Esta pandemia transformó completamente el riesgo de ese sonido-pregunta, y sobre todo del sonido-significado de las múltiples respuestas, pero al mismo tiempo le dio otro espesor.


Hoy en día uno piensa más antes de decir “Hola ¿cómo estás?” y sobre todo antes de formular una respuesta. Contestar “Bien, gracias”, hoy no es poco, es mucho, muchísimo. Pero tampoco es fácil contestar “Mal” o simplemente la verdad.

¿Volveremos al “Hola ¿cómo estás?” de antes?.


¿No te pasó de hablar con alguien por primera vez, por trabajo o por la razón que sea, y de experimentar cierto temor antes de decir “Hola ¿cómo estás?”?

¿No te pasó de darte cuenta por una fracción de segundo que del otro lado hay un otro que podría contestar con toda sinceridad a tu pregunta?

¿Fuerte, no?

Sartre decía que el “otro” también es uno… para el otro.

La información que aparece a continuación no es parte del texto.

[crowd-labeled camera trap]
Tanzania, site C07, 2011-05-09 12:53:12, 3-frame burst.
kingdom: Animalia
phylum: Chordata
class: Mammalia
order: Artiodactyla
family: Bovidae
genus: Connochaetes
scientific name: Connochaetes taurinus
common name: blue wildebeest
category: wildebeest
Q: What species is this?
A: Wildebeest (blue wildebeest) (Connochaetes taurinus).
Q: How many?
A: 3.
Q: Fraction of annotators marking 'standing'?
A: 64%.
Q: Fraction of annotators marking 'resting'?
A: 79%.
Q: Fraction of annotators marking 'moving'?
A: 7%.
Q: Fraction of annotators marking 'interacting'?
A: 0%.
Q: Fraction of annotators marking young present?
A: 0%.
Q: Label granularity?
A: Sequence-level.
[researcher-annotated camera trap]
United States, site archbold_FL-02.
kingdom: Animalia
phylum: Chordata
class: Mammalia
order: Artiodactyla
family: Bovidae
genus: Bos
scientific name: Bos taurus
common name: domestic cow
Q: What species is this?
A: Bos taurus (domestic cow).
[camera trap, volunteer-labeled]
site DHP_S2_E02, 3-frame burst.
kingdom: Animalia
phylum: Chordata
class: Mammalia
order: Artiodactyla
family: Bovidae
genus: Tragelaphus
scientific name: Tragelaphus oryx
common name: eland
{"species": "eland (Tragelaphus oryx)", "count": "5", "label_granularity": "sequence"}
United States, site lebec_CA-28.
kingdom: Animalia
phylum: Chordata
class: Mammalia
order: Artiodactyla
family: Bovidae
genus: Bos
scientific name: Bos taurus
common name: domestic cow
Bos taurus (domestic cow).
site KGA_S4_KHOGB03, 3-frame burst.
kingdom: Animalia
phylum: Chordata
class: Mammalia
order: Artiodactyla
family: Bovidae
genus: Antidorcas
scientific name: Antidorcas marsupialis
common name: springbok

Anda a saber al otro qué le estuvo sucediendo en este año y medio o en estos últimos meses, o quizás ayer mismo, a él-ella, su familia, su alrededor; primera dosis de vacuna, segunda, tercera, cuarta ola, lockdown, greenpass, anti vax, pro vax y miles de etcéteras más.


“Holacómoestás” ya no es una frase vacía, rápida, pequeña y despojada de valor; ya no se puede decir solo de taquito en 2 por 4. Ya podría ser el titulo de un drama post-moderno, o la oportunidad de volver a mirar en los ojos, de verdad, y escuchar el sonido de la respuesta de la persona que nos contesta a tamaña pregunta.

Algo tan básico, tan simple… y tan difícil como todo lo simple.


Y tu… ¿cómo estás?



Forza Tuttx

Mirko


Un muro del Albaicín de Granada - Ph: Mirko 2019

Muchas cosas están cambiando, pero no hay que tenerle miedo al futuro porque le futuro ya es el presente y el presente solo podemos aceptarlo, no nos es dado comprenderlo.